With these industries so wide spread and of such diverse nature, traditional artifacts are probably best left where they are. What can we move in from the power plants at Old Pinawa and Pointe du Bois, the mining communities at Cat Lake, Wadhope, Bissett, or Bernie Lake? Long before the paper mill was established at Pine Falls, woodcutters were taking timber out of the area, some of it pre-sawn, some barged and boomed out on the river. Where would we house a barge or a boat? Forestry fire towers are quickly becoming obsolete, but many fine examples of towers and the wooden accommodations and offices are still intact.

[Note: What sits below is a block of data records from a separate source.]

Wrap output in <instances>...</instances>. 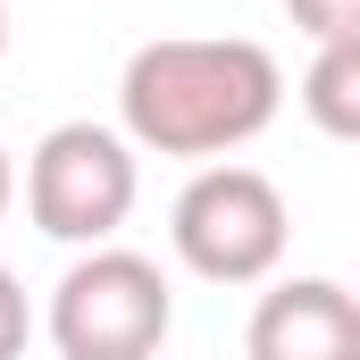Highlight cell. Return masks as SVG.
Here are the masks:
<instances>
[{
  "mask_svg": "<svg viewBox=\"0 0 360 360\" xmlns=\"http://www.w3.org/2000/svg\"><path fill=\"white\" fill-rule=\"evenodd\" d=\"M276 109H285V68L243 34H160L117 76L126 143L160 160H226L269 134Z\"/></svg>",
  "mask_w": 360,
  "mask_h": 360,
  "instance_id": "obj_1",
  "label": "cell"
},
{
  "mask_svg": "<svg viewBox=\"0 0 360 360\" xmlns=\"http://www.w3.org/2000/svg\"><path fill=\"white\" fill-rule=\"evenodd\" d=\"M42 327H51L59 360H160L168 327H176V293H168L160 260H143L126 243H92L51 285Z\"/></svg>",
  "mask_w": 360,
  "mask_h": 360,
  "instance_id": "obj_2",
  "label": "cell"
},
{
  "mask_svg": "<svg viewBox=\"0 0 360 360\" xmlns=\"http://www.w3.org/2000/svg\"><path fill=\"white\" fill-rule=\"evenodd\" d=\"M285 193L243 160H210L168 210V243L201 285H269L285 260Z\"/></svg>",
  "mask_w": 360,
  "mask_h": 360,
  "instance_id": "obj_3",
  "label": "cell"
},
{
  "mask_svg": "<svg viewBox=\"0 0 360 360\" xmlns=\"http://www.w3.org/2000/svg\"><path fill=\"white\" fill-rule=\"evenodd\" d=\"M134 193H143V168H134V143L117 126H92V117H68L34 143L25 160V218L51 235V243H109L126 218H134Z\"/></svg>",
  "mask_w": 360,
  "mask_h": 360,
  "instance_id": "obj_4",
  "label": "cell"
},
{
  "mask_svg": "<svg viewBox=\"0 0 360 360\" xmlns=\"http://www.w3.org/2000/svg\"><path fill=\"white\" fill-rule=\"evenodd\" d=\"M243 360H360V293L335 276H285L252 302Z\"/></svg>",
  "mask_w": 360,
  "mask_h": 360,
  "instance_id": "obj_5",
  "label": "cell"
},
{
  "mask_svg": "<svg viewBox=\"0 0 360 360\" xmlns=\"http://www.w3.org/2000/svg\"><path fill=\"white\" fill-rule=\"evenodd\" d=\"M302 117L335 143H360V42H319L302 68Z\"/></svg>",
  "mask_w": 360,
  "mask_h": 360,
  "instance_id": "obj_6",
  "label": "cell"
},
{
  "mask_svg": "<svg viewBox=\"0 0 360 360\" xmlns=\"http://www.w3.org/2000/svg\"><path fill=\"white\" fill-rule=\"evenodd\" d=\"M285 17L310 42H360V0H285Z\"/></svg>",
  "mask_w": 360,
  "mask_h": 360,
  "instance_id": "obj_7",
  "label": "cell"
},
{
  "mask_svg": "<svg viewBox=\"0 0 360 360\" xmlns=\"http://www.w3.org/2000/svg\"><path fill=\"white\" fill-rule=\"evenodd\" d=\"M34 344V302H25V285L0 269V360H25Z\"/></svg>",
  "mask_w": 360,
  "mask_h": 360,
  "instance_id": "obj_8",
  "label": "cell"
},
{
  "mask_svg": "<svg viewBox=\"0 0 360 360\" xmlns=\"http://www.w3.org/2000/svg\"><path fill=\"white\" fill-rule=\"evenodd\" d=\"M8 201H17V168H8V143H0V218H8Z\"/></svg>",
  "mask_w": 360,
  "mask_h": 360,
  "instance_id": "obj_9",
  "label": "cell"
},
{
  "mask_svg": "<svg viewBox=\"0 0 360 360\" xmlns=\"http://www.w3.org/2000/svg\"><path fill=\"white\" fill-rule=\"evenodd\" d=\"M0 59H8V0H0Z\"/></svg>",
  "mask_w": 360,
  "mask_h": 360,
  "instance_id": "obj_10",
  "label": "cell"
}]
</instances>
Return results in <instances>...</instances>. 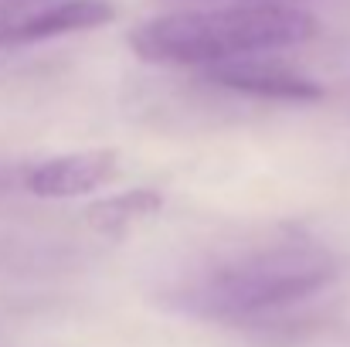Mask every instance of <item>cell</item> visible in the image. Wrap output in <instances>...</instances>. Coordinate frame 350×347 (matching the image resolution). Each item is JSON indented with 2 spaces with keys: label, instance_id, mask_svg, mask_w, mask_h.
I'll return each mask as SVG.
<instances>
[{
  "label": "cell",
  "instance_id": "7",
  "mask_svg": "<svg viewBox=\"0 0 350 347\" xmlns=\"http://www.w3.org/2000/svg\"><path fill=\"white\" fill-rule=\"evenodd\" d=\"M21 174H24V167H7V164H0V194H7L10 188H21Z\"/></svg>",
  "mask_w": 350,
  "mask_h": 347
},
{
  "label": "cell",
  "instance_id": "8",
  "mask_svg": "<svg viewBox=\"0 0 350 347\" xmlns=\"http://www.w3.org/2000/svg\"><path fill=\"white\" fill-rule=\"evenodd\" d=\"M27 0H0V10H17V7H24ZM44 3V0H41Z\"/></svg>",
  "mask_w": 350,
  "mask_h": 347
},
{
  "label": "cell",
  "instance_id": "5",
  "mask_svg": "<svg viewBox=\"0 0 350 347\" xmlns=\"http://www.w3.org/2000/svg\"><path fill=\"white\" fill-rule=\"evenodd\" d=\"M201 82H208L215 89H228L234 96H252V99H269V103H317V99H323L320 82H313L286 65L258 62V58L204 68Z\"/></svg>",
  "mask_w": 350,
  "mask_h": 347
},
{
  "label": "cell",
  "instance_id": "6",
  "mask_svg": "<svg viewBox=\"0 0 350 347\" xmlns=\"http://www.w3.org/2000/svg\"><path fill=\"white\" fill-rule=\"evenodd\" d=\"M163 205V194L153 191V188H133V191H122V194H113V198H103L96 205H89L85 211V222L96 231L109 235V238H119L133 225H139L143 218L157 215Z\"/></svg>",
  "mask_w": 350,
  "mask_h": 347
},
{
  "label": "cell",
  "instance_id": "3",
  "mask_svg": "<svg viewBox=\"0 0 350 347\" xmlns=\"http://www.w3.org/2000/svg\"><path fill=\"white\" fill-rule=\"evenodd\" d=\"M116 14L119 7L113 0H44L38 7L0 10V51L79 31H96L116 21Z\"/></svg>",
  "mask_w": 350,
  "mask_h": 347
},
{
  "label": "cell",
  "instance_id": "1",
  "mask_svg": "<svg viewBox=\"0 0 350 347\" xmlns=\"http://www.w3.org/2000/svg\"><path fill=\"white\" fill-rule=\"evenodd\" d=\"M340 279V255L296 225H269L180 262L157 300L187 320L269 327Z\"/></svg>",
  "mask_w": 350,
  "mask_h": 347
},
{
  "label": "cell",
  "instance_id": "4",
  "mask_svg": "<svg viewBox=\"0 0 350 347\" xmlns=\"http://www.w3.org/2000/svg\"><path fill=\"white\" fill-rule=\"evenodd\" d=\"M119 174L116 150H75L62 157H48L41 164L24 167L21 188L34 198L44 201H62V198H85L99 188H106Z\"/></svg>",
  "mask_w": 350,
  "mask_h": 347
},
{
  "label": "cell",
  "instance_id": "9",
  "mask_svg": "<svg viewBox=\"0 0 350 347\" xmlns=\"http://www.w3.org/2000/svg\"><path fill=\"white\" fill-rule=\"evenodd\" d=\"M252 3H269V0H252Z\"/></svg>",
  "mask_w": 350,
  "mask_h": 347
},
{
  "label": "cell",
  "instance_id": "2",
  "mask_svg": "<svg viewBox=\"0 0 350 347\" xmlns=\"http://www.w3.org/2000/svg\"><path fill=\"white\" fill-rule=\"evenodd\" d=\"M320 34L310 10L289 3H234L215 10H180L143 21L129 31V48L150 65H232L306 44Z\"/></svg>",
  "mask_w": 350,
  "mask_h": 347
}]
</instances>
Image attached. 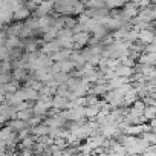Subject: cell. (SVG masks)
<instances>
[{
	"mask_svg": "<svg viewBox=\"0 0 156 156\" xmlns=\"http://www.w3.org/2000/svg\"><path fill=\"white\" fill-rule=\"evenodd\" d=\"M31 135H34L35 138L46 136V135H49V127L44 122H41V124H38L35 127H31Z\"/></svg>",
	"mask_w": 156,
	"mask_h": 156,
	"instance_id": "5b68a950",
	"label": "cell"
},
{
	"mask_svg": "<svg viewBox=\"0 0 156 156\" xmlns=\"http://www.w3.org/2000/svg\"><path fill=\"white\" fill-rule=\"evenodd\" d=\"M19 46V38L16 37V35H11L9 38H8V41H6V48L8 49H16Z\"/></svg>",
	"mask_w": 156,
	"mask_h": 156,
	"instance_id": "2e32d148",
	"label": "cell"
},
{
	"mask_svg": "<svg viewBox=\"0 0 156 156\" xmlns=\"http://www.w3.org/2000/svg\"><path fill=\"white\" fill-rule=\"evenodd\" d=\"M34 116V112H32V107H29V109H25V110H20V112H17V118L19 119H22V121H29L31 118Z\"/></svg>",
	"mask_w": 156,
	"mask_h": 156,
	"instance_id": "30bf717a",
	"label": "cell"
},
{
	"mask_svg": "<svg viewBox=\"0 0 156 156\" xmlns=\"http://www.w3.org/2000/svg\"><path fill=\"white\" fill-rule=\"evenodd\" d=\"M11 60V51L6 46H0V63Z\"/></svg>",
	"mask_w": 156,
	"mask_h": 156,
	"instance_id": "7c38bea8",
	"label": "cell"
},
{
	"mask_svg": "<svg viewBox=\"0 0 156 156\" xmlns=\"http://www.w3.org/2000/svg\"><path fill=\"white\" fill-rule=\"evenodd\" d=\"M127 156H141V154H127Z\"/></svg>",
	"mask_w": 156,
	"mask_h": 156,
	"instance_id": "d6986e66",
	"label": "cell"
},
{
	"mask_svg": "<svg viewBox=\"0 0 156 156\" xmlns=\"http://www.w3.org/2000/svg\"><path fill=\"white\" fill-rule=\"evenodd\" d=\"M124 12H126V17H127V19H130V17H133V16H136V12H138V9H136V6H135V3H129V5L126 6V9H124Z\"/></svg>",
	"mask_w": 156,
	"mask_h": 156,
	"instance_id": "5bb4252c",
	"label": "cell"
},
{
	"mask_svg": "<svg viewBox=\"0 0 156 156\" xmlns=\"http://www.w3.org/2000/svg\"><path fill=\"white\" fill-rule=\"evenodd\" d=\"M147 147H148V142L144 138H139L138 136L136 141L130 147H127V154H142L147 150Z\"/></svg>",
	"mask_w": 156,
	"mask_h": 156,
	"instance_id": "7a4b0ae2",
	"label": "cell"
},
{
	"mask_svg": "<svg viewBox=\"0 0 156 156\" xmlns=\"http://www.w3.org/2000/svg\"><path fill=\"white\" fill-rule=\"evenodd\" d=\"M154 37H156V34H154L151 29H142V31H139L138 40L142 41L144 44H150V43H153Z\"/></svg>",
	"mask_w": 156,
	"mask_h": 156,
	"instance_id": "277c9868",
	"label": "cell"
},
{
	"mask_svg": "<svg viewBox=\"0 0 156 156\" xmlns=\"http://www.w3.org/2000/svg\"><path fill=\"white\" fill-rule=\"evenodd\" d=\"M126 83H129V78H122V76H115V78H112V80L107 81L110 90H112V89H118V87L124 86Z\"/></svg>",
	"mask_w": 156,
	"mask_h": 156,
	"instance_id": "52a82bcc",
	"label": "cell"
},
{
	"mask_svg": "<svg viewBox=\"0 0 156 156\" xmlns=\"http://www.w3.org/2000/svg\"><path fill=\"white\" fill-rule=\"evenodd\" d=\"M100 110H101V109H100L98 104H95V106H87V107L84 109V115H86V118H89L90 121H94V119H97Z\"/></svg>",
	"mask_w": 156,
	"mask_h": 156,
	"instance_id": "ba28073f",
	"label": "cell"
},
{
	"mask_svg": "<svg viewBox=\"0 0 156 156\" xmlns=\"http://www.w3.org/2000/svg\"><path fill=\"white\" fill-rule=\"evenodd\" d=\"M8 126L14 130V132H20V130H23V129H29V126H28V122L26 121H22V119H19V118H16V119H9L8 121Z\"/></svg>",
	"mask_w": 156,
	"mask_h": 156,
	"instance_id": "8992f818",
	"label": "cell"
},
{
	"mask_svg": "<svg viewBox=\"0 0 156 156\" xmlns=\"http://www.w3.org/2000/svg\"><path fill=\"white\" fill-rule=\"evenodd\" d=\"M130 107H132V109H135V110H138V112H141V113H144V110H145V107H147V106H145V103H144L141 98H138V100L130 106Z\"/></svg>",
	"mask_w": 156,
	"mask_h": 156,
	"instance_id": "9a60e30c",
	"label": "cell"
},
{
	"mask_svg": "<svg viewBox=\"0 0 156 156\" xmlns=\"http://www.w3.org/2000/svg\"><path fill=\"white\" fill-rule=\"evenodd\" d=\"M17 156H35V154H34L32 150H29V148H23L20 153H17Z\"/></svg>",
	"mask_w": 156,
	"mask_h": 156,
	"instance_id": "ac0fdd59",
	"label": "cell"
},
{
	"mask_svg": "<svg viewBox=\"0 0 156 156\" xmlns=\"http://www.w3.org/2000/svg\"><path fill=\"white\" fill-rule=\"evenodd\" d=\"M135 73V67H130V66H124V64H118L115 67V75L116 76H122V78H130L133 76Z\"/></svg>",
	"mask_w": 156,
	"mask_h": 156,
	"instance_id": "3957f363",
	"label": "cell"
},
{
	"mask_svg": "<svg viewBox=\"0 0 156 156\" xmlns=\"http://www.w3.org/2000/svg\"><path fill=\"white\" fill-rule=\"evenodd\" d=\"M141 138H144V139L148 142V145H156V133H154L153 130L142 133V135H141Z\"/></svg>",
	"mask_w": 156,
	"mask_h": 156,
	"instance_id": "8fae6325",
	"label": "cell"
},
{
	"mask_svg": "<svg viewBox=\"0 0 156 156\" xmlns=\"http://www.w3.org/2000/svg\"><path fill=\"white\" fill-rule=\"evenodd\" d=\"M89 40V35L87 34H80V35H75L72 37V41H73V46L75 48H81L83 44H86Z\"/></svg>",
	"mask_w": 156,
	"mask_h": 156,
	"instance_id": "9c48e42d",
	"label": "cell"
},
{
	"mask_svg": "<svg viewBox=\"0 0 156 156\" xmlns=\"http://www.w3.org/2000/svg\"><path fill=\"white\" fill-rule=\"evenodd\" d=\"M144 116H145L147 121L156 118V106H147L145 110H144Z\"/></svg>",
	"mask_w": 156,
	"mask_h": 156,
	"instance_id": "4fadbf2b",
	"label": "cell"
},
{
	"mask_svg": "<svg viewBox=\"0 0 156 156\" xmlns=\"http://www.w3.org/2000/svg\"><path fill=\"white\" fill-rule=\"evenodd\" d=\"M106 139L107 138H104L101 133H97V135H90L89 138H86V145L90 148V151L94 153L95 150H98V148H103L104 147V142H106Z\"/></svg>",
	"mask_w": 156,
	"mask_h": 156,
	"instance_id": "6da1fadb",
	"label": "cell"
},
{
	"mask_svg": "<svg viewBox=\"0 0 156 156\" xmlns=\"http://www.w3.org/2000/svg\"><path fill=\"white\" fill-rule=\"evenodd\" d=\"M141 156H156V145H148Z\"/></svg>",
	"mask_w": 156,
	"mask_h": 156,
	"instance_id": "e0dca14e",
	"label": "cell"
}]
</instances>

Thirdly, we are surrounded by traditional museums, with Whitemouth, Beausejour and St. Georges already providing the public with a range of homesteading artifacts. What we have are artifacts that are still on site. One might add the old homesteads still intact in Bird River, the Brightstone Post Office and the Riverland School which stands where it stood and served the community for many years.
Capital funding in the form of grants and donations are readily available from corporations, government, and within the community. This would provide the dollars for initial construction. Operating funds, which are generally not considered, are ongoing, and much more difficult to raise. Donations are more readily available on a project basis, not for salaries, heat and light.
It also follows that we stand a better chance of fitting into a tourist corridor concept. This service could be both seasonal and informative.
Staffing requirements could be met locally and entrepreneurial opportunities would be created in the areas of tour guiding, food and accommodation services. It would further support and assist local community efforts to preserve their individual histories.
The Lac du Bonnet & District Historical Society can meet its mandate and more effectively respond to the needs of the associated communities if we develop an Orientation Center. It would create a focal point for the diverse and widely dispersed historical sites in our area.
Policy Developed December 1989 Lac du Bonnet & District Historical Society.
Numerous people have served on the Board of Directors from that time. They are shown below.
Founding Board Members: (1988)
|Emberley, Gordon; President||Hammerstedt, Stella|
|Bruneau, Louis||Lesko, Joan|
|Byczek, Adele||Stine, Helen|
Recent history compiled by: Miriam Simoens, Secretary
The Lac du Bonnet and District Historical Society Inc. June/2010
Currently, with clear mandate, dedicated members and wide acceptance in the community it is hoped that the Lac du Bonnet & District Historical Society will be able to continue uneventfully into the future with a program that will benefit the entire community and incoming visitors.